Listed entries ->

• • •

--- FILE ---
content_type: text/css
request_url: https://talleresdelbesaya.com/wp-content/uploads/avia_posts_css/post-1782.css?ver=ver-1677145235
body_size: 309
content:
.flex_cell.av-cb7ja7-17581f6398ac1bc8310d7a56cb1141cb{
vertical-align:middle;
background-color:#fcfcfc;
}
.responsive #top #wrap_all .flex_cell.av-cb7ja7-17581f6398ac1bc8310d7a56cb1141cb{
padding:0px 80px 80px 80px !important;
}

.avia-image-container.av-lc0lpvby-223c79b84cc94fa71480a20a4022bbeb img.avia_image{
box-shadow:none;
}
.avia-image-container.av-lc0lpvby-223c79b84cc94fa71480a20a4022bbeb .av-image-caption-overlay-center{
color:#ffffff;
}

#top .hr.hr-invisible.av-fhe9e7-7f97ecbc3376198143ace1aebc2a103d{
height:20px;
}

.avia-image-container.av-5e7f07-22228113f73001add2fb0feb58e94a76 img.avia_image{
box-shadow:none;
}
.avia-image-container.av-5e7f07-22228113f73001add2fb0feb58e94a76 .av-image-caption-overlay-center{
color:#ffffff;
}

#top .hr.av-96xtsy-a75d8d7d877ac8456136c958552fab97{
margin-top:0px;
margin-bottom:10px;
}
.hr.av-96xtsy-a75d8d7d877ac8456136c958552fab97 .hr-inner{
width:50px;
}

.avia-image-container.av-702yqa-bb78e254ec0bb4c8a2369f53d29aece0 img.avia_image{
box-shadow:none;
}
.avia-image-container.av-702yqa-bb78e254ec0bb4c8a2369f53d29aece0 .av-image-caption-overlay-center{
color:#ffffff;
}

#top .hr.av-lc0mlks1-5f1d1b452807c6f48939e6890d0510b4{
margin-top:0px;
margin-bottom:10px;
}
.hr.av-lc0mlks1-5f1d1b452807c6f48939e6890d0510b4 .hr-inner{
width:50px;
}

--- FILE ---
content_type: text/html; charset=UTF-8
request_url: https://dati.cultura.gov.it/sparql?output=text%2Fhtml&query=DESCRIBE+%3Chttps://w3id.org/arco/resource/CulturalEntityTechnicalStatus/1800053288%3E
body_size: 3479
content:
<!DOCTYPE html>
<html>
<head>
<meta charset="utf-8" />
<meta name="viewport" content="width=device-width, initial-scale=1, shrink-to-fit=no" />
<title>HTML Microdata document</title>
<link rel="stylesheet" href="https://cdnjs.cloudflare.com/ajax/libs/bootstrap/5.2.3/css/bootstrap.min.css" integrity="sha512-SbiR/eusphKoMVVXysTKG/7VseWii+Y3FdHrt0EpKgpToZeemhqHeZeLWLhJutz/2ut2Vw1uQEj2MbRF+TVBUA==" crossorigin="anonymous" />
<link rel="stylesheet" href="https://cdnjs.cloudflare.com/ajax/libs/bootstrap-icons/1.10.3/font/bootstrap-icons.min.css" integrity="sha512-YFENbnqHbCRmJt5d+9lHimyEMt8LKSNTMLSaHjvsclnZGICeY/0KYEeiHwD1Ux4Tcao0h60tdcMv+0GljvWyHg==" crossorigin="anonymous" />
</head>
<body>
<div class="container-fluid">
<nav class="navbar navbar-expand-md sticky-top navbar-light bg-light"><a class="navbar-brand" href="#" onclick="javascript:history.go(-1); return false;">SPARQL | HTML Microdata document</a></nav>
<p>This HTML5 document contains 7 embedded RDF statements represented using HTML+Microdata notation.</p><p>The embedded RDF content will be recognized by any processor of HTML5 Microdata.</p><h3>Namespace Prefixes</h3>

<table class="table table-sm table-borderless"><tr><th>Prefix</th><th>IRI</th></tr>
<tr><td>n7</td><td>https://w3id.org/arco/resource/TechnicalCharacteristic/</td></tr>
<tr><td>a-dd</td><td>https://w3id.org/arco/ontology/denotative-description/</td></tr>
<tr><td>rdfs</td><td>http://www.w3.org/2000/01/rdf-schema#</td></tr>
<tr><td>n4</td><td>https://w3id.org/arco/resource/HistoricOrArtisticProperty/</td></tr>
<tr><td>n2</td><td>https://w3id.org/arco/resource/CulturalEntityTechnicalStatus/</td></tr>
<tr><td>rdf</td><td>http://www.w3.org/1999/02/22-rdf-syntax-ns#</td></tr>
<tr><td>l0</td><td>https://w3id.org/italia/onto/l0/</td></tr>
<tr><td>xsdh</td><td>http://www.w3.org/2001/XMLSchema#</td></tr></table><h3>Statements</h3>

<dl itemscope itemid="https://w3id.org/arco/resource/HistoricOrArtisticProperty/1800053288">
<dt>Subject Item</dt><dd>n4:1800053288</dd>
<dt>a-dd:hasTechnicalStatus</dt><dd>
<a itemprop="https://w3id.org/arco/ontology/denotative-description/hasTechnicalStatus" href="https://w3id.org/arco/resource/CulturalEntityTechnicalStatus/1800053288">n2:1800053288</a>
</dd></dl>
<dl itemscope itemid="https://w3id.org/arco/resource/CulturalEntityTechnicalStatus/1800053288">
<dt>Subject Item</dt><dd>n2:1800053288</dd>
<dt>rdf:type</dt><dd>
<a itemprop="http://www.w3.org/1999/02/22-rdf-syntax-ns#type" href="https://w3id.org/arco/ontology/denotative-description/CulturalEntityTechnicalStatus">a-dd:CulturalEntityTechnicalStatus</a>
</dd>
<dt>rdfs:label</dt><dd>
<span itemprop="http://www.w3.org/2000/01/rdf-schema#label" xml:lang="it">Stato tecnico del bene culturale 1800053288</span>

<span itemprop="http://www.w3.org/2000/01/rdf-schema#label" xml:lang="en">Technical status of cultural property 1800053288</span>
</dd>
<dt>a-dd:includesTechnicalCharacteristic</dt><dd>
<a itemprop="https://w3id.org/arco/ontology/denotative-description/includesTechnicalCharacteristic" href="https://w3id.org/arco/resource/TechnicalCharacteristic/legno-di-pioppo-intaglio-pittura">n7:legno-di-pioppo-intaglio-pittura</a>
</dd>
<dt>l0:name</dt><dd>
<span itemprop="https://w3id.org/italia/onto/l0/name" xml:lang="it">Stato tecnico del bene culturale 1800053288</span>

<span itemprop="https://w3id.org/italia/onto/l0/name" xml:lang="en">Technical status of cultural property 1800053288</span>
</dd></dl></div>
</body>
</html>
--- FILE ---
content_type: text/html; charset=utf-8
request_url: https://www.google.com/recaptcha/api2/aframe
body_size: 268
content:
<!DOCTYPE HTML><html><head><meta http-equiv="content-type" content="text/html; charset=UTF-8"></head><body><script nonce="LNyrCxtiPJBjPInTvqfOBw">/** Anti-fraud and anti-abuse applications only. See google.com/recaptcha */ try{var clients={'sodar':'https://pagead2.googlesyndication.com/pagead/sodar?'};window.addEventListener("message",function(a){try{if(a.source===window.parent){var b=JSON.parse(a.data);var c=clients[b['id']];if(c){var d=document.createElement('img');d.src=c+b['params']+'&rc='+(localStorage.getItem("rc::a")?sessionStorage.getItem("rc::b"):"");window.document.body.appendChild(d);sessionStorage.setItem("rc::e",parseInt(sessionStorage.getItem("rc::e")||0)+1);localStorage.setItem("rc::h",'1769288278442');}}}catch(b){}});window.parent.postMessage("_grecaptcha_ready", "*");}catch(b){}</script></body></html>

• • •

Exercise description -> Each line of the entries holding the string "stylesheet" should be found and copied.

Answer to this problem ->
<link rel="stylesheet" href="https://cdnjs.cloudflare.com/ajax/libs/bootstrap/5.2.3/css/bootstrap.min.css" integrity="sha512-SbiR/eusphKoMVVXysTKG/7VseWii+Y3FdHrt0EpKgpToZeemhqHeZeLWLhJutz/2ut2Vw1uQEj2MbRF+TVBUA==" crossorigin="anonymous" />
<link rel="stylesheet" href="https://cdnjs.cloudflare.com/ajax/libs/bootstrap-icons/1.10.3/font/bootstrap-icons.min.css" integrity="sha512-YFENbnqHbCRmJt5d+9lHimyEMt8LKSNTMLSaHjvsclnZGICeY/0KYEeiHwD1Ux4Tcao0h60tdcMv+0GljvWyHg==" crossorigin="anonymous" />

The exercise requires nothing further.